I don't mind if you touch my belly
Now that I'm well into my third trimester at 30 weeks into this pregnancy, I've realized that I haven't actually sat down and written any reflections on pregnancy yet.
These beautiful maternity photos, taken by Hadassah Carlson, have inspired me to share what my experience has been. There are soooo many stereotypes around pregnancy, but the truth is that it's extremely different for each person. And to be honest, no two weeks have been the same throughout this wild ride for me either.
So I want to go through a chronological list of what stands out to me thus far, mostly from an emotional perspective (what else would you expect from an Enneagram 4??):
I pee on that little stick and two lines show up. I am surrounded by feelings of apprehension. Is it real? Should we be excited? Do we let ourselves get fully excited, even with the looming possibility of losing the baby this early?
We tell our closest friends and family, a lot of the nerves lessened and it was fun to celebrate. Although the sadness of little to no alcohol for 9+ months set in.
Decisions start. Do I stay on anxiety meds? Get off them? Get a second doctor's opinion? Get a third opinion? Where will I deliver? Is this the best choice?
More nausea, I start to accept a new normal of laying on the couch all day and doing nothing except eating pasta and watching TV in the evenings. Maybe I have the energy to share a meal with a friend, like once a week.
Secrets are the worst. Can we just tell everyone already??
I get the flu. I think it's morning sickness and babysit two families in the meantime. I actually think pregnancy will kill me and I cry on the phone with the doctor begging for some drugs.
Whoohoooo! We can finally announce that there's a baby growing in me because we've hit the second trimester.
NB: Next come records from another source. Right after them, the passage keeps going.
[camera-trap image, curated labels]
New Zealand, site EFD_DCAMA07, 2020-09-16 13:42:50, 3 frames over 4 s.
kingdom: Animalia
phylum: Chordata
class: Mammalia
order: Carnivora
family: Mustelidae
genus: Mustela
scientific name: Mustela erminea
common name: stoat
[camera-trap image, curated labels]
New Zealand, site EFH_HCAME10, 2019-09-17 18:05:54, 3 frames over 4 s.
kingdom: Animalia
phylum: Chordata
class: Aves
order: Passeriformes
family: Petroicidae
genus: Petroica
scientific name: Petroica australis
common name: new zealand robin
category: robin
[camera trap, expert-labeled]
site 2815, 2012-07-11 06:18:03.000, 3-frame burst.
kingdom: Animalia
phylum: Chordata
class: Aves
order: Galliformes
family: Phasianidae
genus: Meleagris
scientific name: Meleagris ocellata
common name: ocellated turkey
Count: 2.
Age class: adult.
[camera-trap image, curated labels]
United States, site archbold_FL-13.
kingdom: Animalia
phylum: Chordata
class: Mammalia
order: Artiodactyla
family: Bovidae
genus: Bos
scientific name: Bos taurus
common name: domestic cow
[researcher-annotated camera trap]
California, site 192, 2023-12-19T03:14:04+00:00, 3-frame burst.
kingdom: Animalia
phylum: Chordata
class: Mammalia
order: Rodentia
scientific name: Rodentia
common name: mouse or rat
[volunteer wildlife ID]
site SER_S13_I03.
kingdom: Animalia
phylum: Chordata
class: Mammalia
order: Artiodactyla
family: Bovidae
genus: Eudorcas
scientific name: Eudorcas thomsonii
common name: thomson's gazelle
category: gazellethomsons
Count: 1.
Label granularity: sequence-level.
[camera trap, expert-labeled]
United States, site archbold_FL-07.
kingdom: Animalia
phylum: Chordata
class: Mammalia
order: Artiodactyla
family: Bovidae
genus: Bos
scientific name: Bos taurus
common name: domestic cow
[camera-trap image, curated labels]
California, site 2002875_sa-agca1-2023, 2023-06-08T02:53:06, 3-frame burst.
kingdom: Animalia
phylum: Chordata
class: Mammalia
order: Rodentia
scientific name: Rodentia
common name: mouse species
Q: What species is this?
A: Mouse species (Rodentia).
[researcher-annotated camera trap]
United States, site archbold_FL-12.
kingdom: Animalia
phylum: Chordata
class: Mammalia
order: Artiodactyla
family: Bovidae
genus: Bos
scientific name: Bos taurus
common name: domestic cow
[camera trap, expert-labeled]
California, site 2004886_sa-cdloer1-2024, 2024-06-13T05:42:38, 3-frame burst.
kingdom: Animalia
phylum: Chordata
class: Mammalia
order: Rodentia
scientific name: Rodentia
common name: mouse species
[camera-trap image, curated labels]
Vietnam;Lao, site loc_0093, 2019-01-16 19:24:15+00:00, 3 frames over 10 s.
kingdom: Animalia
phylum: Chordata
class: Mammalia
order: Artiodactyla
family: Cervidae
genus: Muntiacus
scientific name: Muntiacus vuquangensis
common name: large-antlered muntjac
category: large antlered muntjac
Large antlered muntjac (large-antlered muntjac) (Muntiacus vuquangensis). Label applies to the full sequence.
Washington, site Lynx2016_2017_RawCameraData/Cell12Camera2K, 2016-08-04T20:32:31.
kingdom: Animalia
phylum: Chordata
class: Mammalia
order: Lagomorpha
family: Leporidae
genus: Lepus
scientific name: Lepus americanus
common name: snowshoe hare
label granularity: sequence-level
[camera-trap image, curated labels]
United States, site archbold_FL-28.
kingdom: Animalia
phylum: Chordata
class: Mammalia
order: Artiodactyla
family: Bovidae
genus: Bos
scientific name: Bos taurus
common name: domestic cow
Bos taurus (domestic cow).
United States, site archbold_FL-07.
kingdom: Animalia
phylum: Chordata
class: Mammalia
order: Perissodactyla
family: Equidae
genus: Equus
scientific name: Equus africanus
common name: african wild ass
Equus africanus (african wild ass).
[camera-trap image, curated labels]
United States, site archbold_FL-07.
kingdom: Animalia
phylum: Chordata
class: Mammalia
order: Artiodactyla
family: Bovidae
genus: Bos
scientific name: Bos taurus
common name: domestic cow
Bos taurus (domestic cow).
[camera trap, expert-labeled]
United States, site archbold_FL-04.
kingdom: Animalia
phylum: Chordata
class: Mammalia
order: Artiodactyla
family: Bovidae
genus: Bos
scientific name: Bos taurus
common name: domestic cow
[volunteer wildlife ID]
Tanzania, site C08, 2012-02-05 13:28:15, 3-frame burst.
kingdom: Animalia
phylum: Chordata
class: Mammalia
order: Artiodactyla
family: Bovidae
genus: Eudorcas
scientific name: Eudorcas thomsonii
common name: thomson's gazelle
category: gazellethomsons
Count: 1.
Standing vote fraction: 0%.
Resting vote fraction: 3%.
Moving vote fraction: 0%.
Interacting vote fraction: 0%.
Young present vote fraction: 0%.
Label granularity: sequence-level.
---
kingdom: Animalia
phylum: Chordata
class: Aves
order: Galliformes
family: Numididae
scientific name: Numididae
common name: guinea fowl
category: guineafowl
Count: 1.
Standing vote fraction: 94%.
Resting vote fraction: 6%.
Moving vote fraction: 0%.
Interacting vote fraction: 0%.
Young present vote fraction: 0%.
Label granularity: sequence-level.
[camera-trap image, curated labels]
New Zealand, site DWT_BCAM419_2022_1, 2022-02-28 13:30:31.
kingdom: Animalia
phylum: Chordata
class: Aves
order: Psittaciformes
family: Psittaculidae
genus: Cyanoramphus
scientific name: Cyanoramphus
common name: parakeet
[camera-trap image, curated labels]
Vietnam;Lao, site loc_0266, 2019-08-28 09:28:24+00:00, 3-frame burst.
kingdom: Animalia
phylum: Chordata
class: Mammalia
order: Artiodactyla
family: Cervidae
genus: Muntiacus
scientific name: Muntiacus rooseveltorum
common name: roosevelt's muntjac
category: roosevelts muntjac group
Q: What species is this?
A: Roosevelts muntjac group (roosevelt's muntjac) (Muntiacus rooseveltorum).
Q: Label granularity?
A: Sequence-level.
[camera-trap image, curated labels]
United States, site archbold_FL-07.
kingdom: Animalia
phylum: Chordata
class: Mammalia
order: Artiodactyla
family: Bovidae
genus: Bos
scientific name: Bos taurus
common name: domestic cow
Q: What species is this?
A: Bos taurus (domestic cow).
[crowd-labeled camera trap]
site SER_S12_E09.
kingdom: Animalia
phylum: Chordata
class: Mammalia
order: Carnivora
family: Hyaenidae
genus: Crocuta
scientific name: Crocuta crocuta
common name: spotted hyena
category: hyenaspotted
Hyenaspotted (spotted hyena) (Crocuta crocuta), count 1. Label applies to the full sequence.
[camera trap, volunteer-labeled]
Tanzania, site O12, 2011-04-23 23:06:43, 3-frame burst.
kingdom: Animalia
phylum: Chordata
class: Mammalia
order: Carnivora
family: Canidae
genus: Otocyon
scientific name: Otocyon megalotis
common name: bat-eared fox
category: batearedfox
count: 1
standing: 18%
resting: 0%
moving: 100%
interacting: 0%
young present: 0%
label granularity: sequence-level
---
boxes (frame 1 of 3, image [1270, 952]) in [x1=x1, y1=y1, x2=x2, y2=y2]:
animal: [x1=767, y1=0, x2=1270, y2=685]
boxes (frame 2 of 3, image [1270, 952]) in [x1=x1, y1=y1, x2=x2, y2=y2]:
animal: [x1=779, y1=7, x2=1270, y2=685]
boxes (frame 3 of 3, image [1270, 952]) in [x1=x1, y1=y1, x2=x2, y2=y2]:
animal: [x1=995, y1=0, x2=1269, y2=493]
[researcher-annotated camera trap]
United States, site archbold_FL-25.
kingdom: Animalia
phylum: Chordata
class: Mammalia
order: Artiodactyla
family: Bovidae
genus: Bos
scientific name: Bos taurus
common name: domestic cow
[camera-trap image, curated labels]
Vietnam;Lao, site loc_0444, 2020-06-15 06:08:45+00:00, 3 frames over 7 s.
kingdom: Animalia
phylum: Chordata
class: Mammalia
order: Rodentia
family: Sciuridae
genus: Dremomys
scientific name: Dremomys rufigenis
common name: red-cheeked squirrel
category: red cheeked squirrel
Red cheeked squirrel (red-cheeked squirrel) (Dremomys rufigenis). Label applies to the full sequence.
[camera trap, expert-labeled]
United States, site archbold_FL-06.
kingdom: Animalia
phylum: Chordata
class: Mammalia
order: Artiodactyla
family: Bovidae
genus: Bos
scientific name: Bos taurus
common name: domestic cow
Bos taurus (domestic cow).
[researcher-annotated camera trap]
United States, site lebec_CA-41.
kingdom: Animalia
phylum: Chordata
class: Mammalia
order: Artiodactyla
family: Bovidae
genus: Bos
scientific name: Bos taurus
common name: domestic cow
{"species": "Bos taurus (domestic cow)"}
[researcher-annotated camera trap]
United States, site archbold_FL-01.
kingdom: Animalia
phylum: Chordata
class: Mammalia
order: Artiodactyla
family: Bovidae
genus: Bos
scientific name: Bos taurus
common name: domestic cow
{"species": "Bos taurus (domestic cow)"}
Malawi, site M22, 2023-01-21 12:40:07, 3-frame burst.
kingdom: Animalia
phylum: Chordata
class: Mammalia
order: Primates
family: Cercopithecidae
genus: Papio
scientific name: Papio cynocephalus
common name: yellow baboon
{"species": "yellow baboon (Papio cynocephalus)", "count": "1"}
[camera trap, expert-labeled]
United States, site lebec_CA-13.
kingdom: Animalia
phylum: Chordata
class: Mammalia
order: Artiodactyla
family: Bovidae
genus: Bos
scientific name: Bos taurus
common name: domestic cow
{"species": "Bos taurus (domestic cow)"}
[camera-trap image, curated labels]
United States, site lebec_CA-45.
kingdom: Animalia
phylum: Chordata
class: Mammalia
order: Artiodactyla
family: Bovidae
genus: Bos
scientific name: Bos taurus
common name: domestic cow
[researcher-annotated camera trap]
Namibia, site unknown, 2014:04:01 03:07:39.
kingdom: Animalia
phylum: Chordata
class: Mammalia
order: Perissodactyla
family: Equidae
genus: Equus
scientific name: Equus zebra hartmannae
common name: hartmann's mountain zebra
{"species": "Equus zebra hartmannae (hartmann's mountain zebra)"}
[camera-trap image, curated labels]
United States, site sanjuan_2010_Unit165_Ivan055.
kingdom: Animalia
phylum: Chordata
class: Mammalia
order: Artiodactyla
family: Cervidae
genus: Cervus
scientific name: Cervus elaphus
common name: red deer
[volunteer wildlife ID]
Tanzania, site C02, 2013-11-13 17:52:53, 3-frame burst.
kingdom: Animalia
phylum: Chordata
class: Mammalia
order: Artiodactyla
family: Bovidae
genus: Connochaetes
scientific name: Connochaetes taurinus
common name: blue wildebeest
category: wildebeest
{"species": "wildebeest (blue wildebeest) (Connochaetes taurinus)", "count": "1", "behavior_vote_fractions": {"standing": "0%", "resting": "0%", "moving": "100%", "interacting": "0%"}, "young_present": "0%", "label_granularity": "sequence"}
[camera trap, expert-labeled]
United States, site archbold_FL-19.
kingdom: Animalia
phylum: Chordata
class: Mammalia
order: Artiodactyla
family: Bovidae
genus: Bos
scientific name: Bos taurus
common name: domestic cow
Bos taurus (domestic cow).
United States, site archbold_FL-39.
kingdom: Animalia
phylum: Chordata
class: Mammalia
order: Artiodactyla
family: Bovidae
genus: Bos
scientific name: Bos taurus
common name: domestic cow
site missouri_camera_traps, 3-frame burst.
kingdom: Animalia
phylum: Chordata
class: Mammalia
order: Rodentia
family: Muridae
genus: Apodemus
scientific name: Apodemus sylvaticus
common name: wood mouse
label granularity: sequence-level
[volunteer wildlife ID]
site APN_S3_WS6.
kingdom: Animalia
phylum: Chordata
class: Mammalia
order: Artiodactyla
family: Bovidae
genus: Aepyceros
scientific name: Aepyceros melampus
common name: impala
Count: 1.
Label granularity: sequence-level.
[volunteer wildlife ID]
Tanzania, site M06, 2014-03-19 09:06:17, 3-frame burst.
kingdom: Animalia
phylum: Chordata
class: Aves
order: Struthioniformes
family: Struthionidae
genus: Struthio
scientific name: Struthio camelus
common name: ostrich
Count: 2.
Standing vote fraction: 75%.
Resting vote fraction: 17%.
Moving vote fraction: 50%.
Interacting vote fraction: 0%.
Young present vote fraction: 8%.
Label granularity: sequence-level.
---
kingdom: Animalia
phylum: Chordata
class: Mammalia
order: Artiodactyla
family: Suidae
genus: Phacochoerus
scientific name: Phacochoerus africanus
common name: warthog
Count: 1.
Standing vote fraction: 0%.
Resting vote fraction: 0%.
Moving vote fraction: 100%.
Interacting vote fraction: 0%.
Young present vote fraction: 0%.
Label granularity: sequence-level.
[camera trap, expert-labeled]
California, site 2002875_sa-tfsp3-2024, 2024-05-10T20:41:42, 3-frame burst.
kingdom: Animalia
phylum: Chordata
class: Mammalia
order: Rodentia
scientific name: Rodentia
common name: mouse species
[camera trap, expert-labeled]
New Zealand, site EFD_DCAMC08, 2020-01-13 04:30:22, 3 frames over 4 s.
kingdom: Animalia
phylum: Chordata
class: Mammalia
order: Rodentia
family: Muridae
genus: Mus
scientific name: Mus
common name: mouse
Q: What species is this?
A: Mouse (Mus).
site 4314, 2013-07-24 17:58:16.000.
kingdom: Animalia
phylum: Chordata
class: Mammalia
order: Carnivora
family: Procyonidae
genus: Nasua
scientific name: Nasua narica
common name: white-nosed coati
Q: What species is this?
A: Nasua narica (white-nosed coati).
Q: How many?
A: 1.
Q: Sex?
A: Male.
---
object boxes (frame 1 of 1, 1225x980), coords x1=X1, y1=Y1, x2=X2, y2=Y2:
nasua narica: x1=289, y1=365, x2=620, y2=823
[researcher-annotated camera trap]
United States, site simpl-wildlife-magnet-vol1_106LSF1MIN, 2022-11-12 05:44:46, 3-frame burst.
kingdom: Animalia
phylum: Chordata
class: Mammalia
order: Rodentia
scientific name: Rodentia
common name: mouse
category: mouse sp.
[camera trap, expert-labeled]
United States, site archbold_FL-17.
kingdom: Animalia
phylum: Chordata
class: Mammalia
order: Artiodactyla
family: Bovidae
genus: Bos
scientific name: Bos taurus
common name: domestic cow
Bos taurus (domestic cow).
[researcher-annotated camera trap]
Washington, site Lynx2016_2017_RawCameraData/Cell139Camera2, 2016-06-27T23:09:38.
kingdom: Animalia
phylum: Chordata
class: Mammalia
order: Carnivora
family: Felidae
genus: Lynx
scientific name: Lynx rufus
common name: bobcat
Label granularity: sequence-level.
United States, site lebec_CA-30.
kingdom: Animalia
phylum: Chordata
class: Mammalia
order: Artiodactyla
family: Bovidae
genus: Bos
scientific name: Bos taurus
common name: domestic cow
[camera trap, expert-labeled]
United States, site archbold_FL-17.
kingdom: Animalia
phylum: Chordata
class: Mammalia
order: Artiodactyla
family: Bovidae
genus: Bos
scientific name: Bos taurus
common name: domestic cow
So so so excited.
Nausea lessens, migraines begin.
More migraines, back to my old new normal of doing nothing.
Buying maternity clothes is fun but also wow nothing fits. How much more can my boobs grow!??
We're having a BOY! I feel him kick! Everything feels new again. I thought there was a girl inside, I'm extremely thrown off and a little anxious but simultaneously equally happy because I can feel this precious babe moving now and it is SO reassuring.
We book a doula. I'm feeling less anxious than I was for a bit there.
It's so freaking hot out. I am melting. Lord give me one more watermelon.
Thank goodness for naps. Workload is light so I throw myself full force into taking care of myself: resting, swimming, yoga, then nesting when I have the time and energy.
Wow I feel chill about labor, this is going to be great! And then there's a baby waiting at the end of the process!
Wow, labor is terrifying. Can I do this?! Also, I don't know how to parent a child!!
What's wrong with me, of course I can do this! Women have been doing this since the beginning of time, of course I'll be fine.
But will I??
Get terribly intense, everlasting cold that causes me to pee myself every day. At least 3X.
I love how I look with a bump. It's fun getting special treatment. And also I want to make my belly more visible to show that pregnant bellies are very normal. Please, in fact, do touch it after asking me, because it's a really special thing and I want to share it.
Excited. Nervous. Are you almost here, baby? Wait, no stay in there, baby.
So that's the whirlwind that the past 7 months have been! Many thoughts. Many feels. Many changes. Enjoy these majestic photos.